In the parenting text below, where are children sent so that they repent, and how long do they stay there?
-------- EXTRACTED TEXT --------
Peace: don’t fight, don’t lose your temper or yell;
Asking: don’t go somewhere without asking;
Order: take care of your things, do things in the right order (homework before TV);
Respect: be polite; and
Obedience: mind your parents.

  • Next, parents need to devise consistent rewards or penalties for adhering to or breaking these laws, underscoring the relationship between action and consequence. raising and rewarding good behavior and providing children with an opportunity to repent and make amends for unacceptable behavior are important to success.
  • To exact repentance from children, send them to a repenting bench, where they sit until they each explain why they were at fault. The most effective punishment is directly associated with the behavior. For instance, a child who goes out without asking is not allowed to go next time.
  • Parents can foster good decision-making skills by allowing children to make decisions about saving and spending money. Another tactic is to ask children to make a list of important decisions, such as “I will not smoke.” By writing down and discussing the decisions, children will be prepared to act in their own best interests in years to come. The Eyres also suggest role playing so that children will be prepared to respond appropriately to peer pressure and to handle difficult situations.

A Family Economy

  • The goals here are to develop ways for children to learn discipline, to earn their own money, to save, invest, and earn interest on their money, and to show them how to set priorities and make decisions to spend money wisely. The Eyres suggest that children as young as eight can earn money for necessities, such as clothes, and can even begin saving for their college educations.
-------- GIVEN RECORDS --------
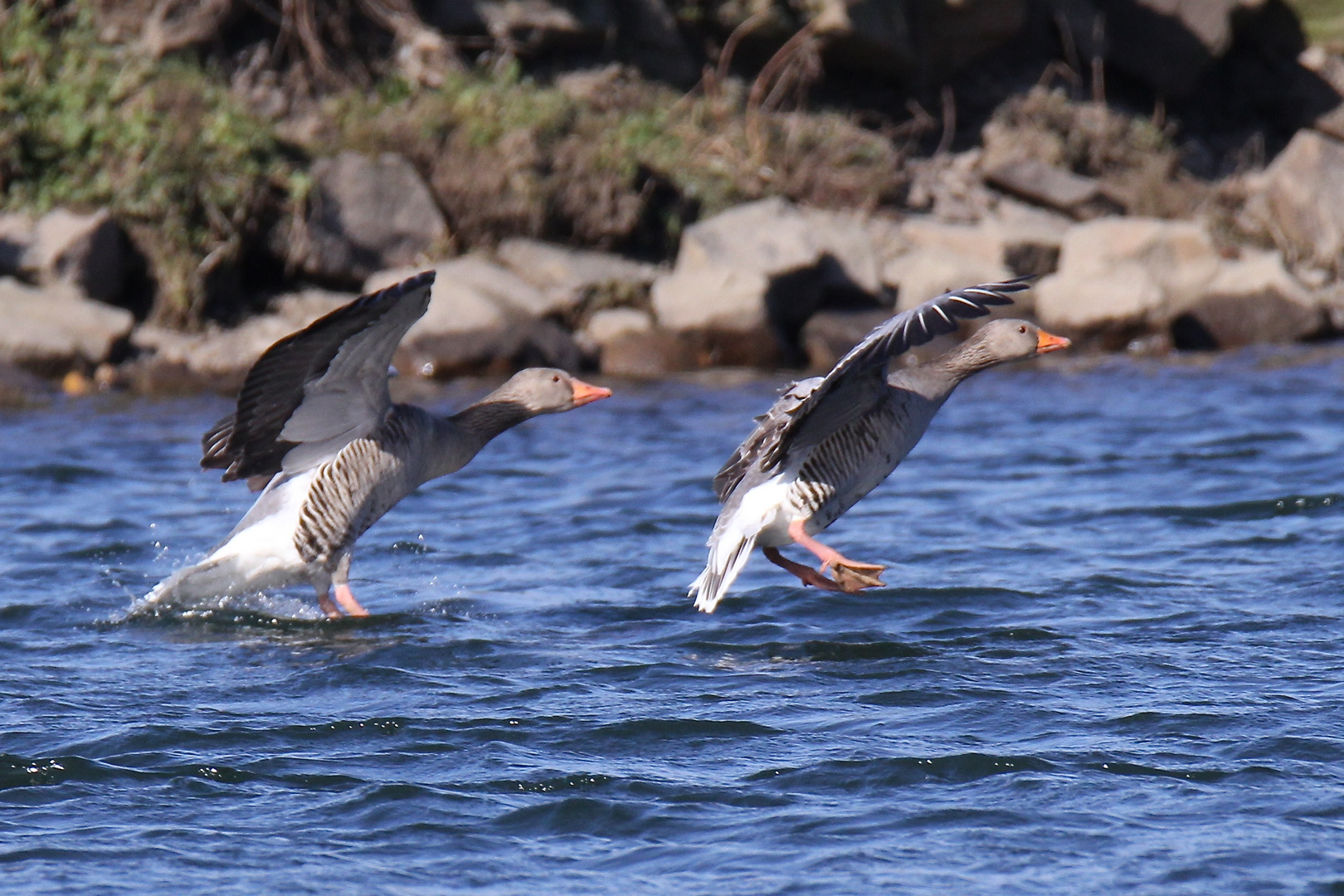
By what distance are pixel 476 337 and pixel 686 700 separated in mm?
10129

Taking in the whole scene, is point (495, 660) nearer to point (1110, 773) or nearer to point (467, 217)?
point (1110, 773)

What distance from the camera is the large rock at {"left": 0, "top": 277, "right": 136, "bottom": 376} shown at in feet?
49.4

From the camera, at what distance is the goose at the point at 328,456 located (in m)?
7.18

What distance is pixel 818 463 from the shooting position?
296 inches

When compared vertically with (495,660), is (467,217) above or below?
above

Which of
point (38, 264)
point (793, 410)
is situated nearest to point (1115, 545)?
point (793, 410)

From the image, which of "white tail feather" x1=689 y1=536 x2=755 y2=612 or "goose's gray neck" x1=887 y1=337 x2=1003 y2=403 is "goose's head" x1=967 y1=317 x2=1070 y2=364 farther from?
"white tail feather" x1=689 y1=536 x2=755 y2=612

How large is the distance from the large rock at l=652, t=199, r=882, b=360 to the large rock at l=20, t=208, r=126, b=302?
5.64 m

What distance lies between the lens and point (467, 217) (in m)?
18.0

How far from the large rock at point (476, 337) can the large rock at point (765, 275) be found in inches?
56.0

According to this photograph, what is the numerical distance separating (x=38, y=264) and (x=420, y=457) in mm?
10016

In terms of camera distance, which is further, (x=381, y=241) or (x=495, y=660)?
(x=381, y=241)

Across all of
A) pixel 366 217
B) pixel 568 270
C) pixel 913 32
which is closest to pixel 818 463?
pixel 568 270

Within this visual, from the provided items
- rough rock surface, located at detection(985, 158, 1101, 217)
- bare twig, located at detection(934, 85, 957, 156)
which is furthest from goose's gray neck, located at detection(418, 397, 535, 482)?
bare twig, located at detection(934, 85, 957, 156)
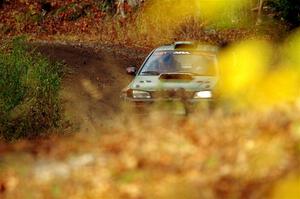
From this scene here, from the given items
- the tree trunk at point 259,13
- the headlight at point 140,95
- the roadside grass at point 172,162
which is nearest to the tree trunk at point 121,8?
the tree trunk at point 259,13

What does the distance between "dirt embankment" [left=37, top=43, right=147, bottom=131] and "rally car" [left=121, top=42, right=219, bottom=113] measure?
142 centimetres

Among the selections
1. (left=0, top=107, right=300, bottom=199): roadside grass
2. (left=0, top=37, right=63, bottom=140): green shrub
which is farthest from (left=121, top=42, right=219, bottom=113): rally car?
--------
FULL SOLUTION: They are sent to a repenting bench, where they sit until each of them explains why they were at fault.